**TASK TO CARRY OUT**
Convert every line of the material below into a JSON list of strings, one string per line, with blank lines omitted.

[Entries on spatial positioning]

* BEGIN *

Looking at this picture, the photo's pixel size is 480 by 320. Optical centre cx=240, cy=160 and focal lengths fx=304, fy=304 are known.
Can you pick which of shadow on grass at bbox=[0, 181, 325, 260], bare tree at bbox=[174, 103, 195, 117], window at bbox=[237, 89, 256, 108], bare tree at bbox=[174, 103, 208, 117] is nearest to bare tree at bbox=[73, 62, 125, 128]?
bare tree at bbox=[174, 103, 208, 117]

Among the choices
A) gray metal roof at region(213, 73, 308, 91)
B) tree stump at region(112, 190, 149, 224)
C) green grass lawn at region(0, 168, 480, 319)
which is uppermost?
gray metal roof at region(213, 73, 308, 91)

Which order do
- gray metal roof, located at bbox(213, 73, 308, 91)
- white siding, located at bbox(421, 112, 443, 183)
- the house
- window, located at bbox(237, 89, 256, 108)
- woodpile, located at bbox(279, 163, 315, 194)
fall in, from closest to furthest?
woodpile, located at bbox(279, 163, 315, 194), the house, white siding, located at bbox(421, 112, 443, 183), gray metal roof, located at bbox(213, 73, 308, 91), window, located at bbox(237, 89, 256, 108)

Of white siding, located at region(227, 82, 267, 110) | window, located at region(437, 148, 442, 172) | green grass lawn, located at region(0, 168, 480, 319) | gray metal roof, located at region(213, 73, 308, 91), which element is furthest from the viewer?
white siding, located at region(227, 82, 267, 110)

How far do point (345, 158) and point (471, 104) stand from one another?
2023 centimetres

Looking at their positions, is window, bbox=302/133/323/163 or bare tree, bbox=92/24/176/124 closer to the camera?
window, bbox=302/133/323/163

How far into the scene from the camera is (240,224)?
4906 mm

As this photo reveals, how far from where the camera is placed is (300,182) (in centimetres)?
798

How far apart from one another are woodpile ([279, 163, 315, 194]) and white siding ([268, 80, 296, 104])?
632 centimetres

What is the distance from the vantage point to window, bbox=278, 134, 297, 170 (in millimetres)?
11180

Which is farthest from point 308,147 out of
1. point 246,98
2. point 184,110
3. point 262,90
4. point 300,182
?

* END *

**OUTPUT FOR THIS TASK**
[
  "Looking at this picture, the photo's pixel size is 480 by 320. Optical centre cx=240, cy=160 and focal lengths fx=304, fy=304 are known.",
  "Can you pick which of shadow on grass at bbox=[0, 181, 325, 260], bare tree at bbox=[174, 103, 195, 117], window at bbox=[237, 89, 256, 108], bare tree at bbox=[174, 103, 208, 117] is nearest to bare tree at bbox=[73, 62, 125, 128]?",
  "bare tree at bbox=[174, 103, 208, 117]",
  "Among the choices",
  "A) gray metal roof at region(213, 73, 308, 91)",
  "B) tree stump at region(112, 190, 149, 224)",
  "C) green grass lawn at region(0, 168, 480, 319)",
  "which is uppermost?",
  "gray metal roof at region(213, 73, 308, 91)",
  "Which order do",
  "- gray metal roof, located at bbox(213, 73, 308, 91)",
  "- white siding, located at bbox(421, 112, 443, 183)",
  "- the house",
  "- window, located at bbox(237, 89, 256, 108)",
  "- woodpile, located at bbox(279, 163, 315, 194)",
  "fall in, from closest to furthest?",
  "woodpile, located at bbox(279, 163, 315, 194), the house, white siding, located at bbox(421, 112, 443, 183), gray metal roof, located at bbox(213, 73, 308, 91), window, located at bbox(237, 89, 256, 108)",
  "Of white siding, located at region(227, 82, 267, 110) | window, located at region(437, 148, 442, 172) | green grass lawn, located at region(0, 168, 480, 319) | gray metal roof, located at region(213, 73, 308, 91), which element is furthest from the viewer?",
  "white siding, located at region(227, 82, 267, 110)",
  "How far do point (345, 158) and point (471, 104) stand from one another?",
  "2023 centimetres",
  "Looking at their positions, is window, bbox=302/133/323/163 or bare tree, bbox=92/24/176/124 closer to the camera?",
  "window, bbox=302/133/323/163",
  "How far into the scene from the camera is (240,224)?",
  "4906 mm",
  "As this photo reveals, how far from where the camera is placed is (300,182) (in centimetres)?",
  "798",
  "How far apart from one another are woodpile ([279, 163, 315, 194]) and white siding ([268, 80, 296, 104])?",
  "632 centimetres",
  "What is the distance from the vantage point to window, bbox=278, 134, 297, 170 (in millimetres)?",
  "11180",
  "Which is farthest from point 308,147 out of",
  "1. point 246,98",
  "2. point 184,110",
  "3. point 262,90",
  "4. point 300,182",
  "?"
]